The entries below are to be written out again without alteration.

- **Dataset entries**
"""

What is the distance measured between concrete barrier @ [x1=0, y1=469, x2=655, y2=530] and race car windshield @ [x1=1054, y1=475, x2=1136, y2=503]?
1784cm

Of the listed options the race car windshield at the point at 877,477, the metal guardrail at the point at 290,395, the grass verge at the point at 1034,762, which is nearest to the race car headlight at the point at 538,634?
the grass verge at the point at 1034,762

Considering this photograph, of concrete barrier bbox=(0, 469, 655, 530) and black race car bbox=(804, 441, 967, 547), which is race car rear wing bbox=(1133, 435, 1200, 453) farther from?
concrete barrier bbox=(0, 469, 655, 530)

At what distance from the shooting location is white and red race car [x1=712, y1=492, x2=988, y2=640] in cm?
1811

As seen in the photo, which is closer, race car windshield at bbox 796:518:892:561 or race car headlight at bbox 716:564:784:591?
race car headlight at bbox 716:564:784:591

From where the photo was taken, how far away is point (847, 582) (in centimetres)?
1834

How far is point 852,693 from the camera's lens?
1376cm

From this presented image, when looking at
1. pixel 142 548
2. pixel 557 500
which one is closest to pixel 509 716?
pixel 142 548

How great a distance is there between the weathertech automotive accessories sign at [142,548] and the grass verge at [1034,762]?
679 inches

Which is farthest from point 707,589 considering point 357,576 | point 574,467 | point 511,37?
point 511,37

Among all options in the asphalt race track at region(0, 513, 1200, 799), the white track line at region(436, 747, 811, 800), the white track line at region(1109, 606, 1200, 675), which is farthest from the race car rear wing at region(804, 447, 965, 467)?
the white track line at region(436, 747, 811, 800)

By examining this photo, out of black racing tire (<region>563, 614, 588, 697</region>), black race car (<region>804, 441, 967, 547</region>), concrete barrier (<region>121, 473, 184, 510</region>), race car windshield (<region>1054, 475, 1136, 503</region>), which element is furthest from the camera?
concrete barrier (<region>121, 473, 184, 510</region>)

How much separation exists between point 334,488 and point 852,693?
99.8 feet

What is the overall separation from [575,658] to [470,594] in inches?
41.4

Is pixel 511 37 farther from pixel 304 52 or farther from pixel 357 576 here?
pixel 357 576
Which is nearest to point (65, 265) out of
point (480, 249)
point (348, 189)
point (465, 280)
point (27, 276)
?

"""

- **Solution to this problem**
What is the distance measured between concrete barrier @ [x1=0, y1=469, x2=655, y2=530] and race car windshield @ [x1=1054, y1=475, x2=1136, y2=503]?
1784cm

Of the listed options the race car windshield at the point at 877,477, the metal guardrail at the point at 290,395, the grass verge at the point at 1034,762, which is nearest to the race car headlight at the point at 538,634?
the grass verge at the point at 1034,762

Considering this photograph, of concrete barrier bbox=(0, 469, 655, 530) and black race car bbox=(804, 441, 967, 547), which is race car rear wing bbox=(1133, 435, 1200, 453) farther from?
concrete barrier bbox=(0, 469, 655, 530)

At what distance from the shooting location is white and red race car [x1=712, y1=492, x2=988, y2=640] in cm?
1811

As seen in the photo, which is closer, race car windshield at bbox 796:518:892:561 or race car headlight at bbox 716:564:784:591?
race car headlight at bbox 716:564:784:591

From where the photo was taken, how far away is point (847, 582) (in centimetres)?
1834

How far is point 852,693 from the camera's lens?
1376cm

From this presented image, when looking at
1. pixel 142 548
2. pixel 557 500
which one is closest to pixel 509 716?
pixel 142 548

How great a distance is there between the weathertech automotive accessories sign at [142,548] and the grass verge at [1034,762]?
679 inches

Which is farthest from point 707,589 considering point 357,576 | point 574,467 | point 511,37?
point 511,37

Among all options in the asphalt race track at region(0, 513, 1200, 799), the white track line at region(436, 747, 811, 800), the white track line at region(1109, 606, 1200, 675), which is farthest from the race car rear wing at region(804, 447, 965, 467)?
the white track line at region(436, 747, 811, 800)

By examining this photo, out of black racing tire (<region>563, 614, 588, 697</region>), black race car (<region>804, 441, 967, 547</region>), concrete barrier (<region>121, 473, 184, 510</region>), race car windshield (<region>1054, 475, 1136, 503</region>), which element is furthest from the camera?
concrete barrier (<region>121, 473, 184, 510</region>)

How much separation exists between point 334,488 and point 852,693?
99.8 feet

What is the overall separation from [575,658] to [470,594] in inches?
41.4

Is pixel 511 37 farther from pixel 304 52 or farther from pixel 357 576 here?
pixel 357 576
Which is nearest to point (65, 265) out of
point (480, 249)
point (348, 189)
point (465, 280)
point (27, 276)
?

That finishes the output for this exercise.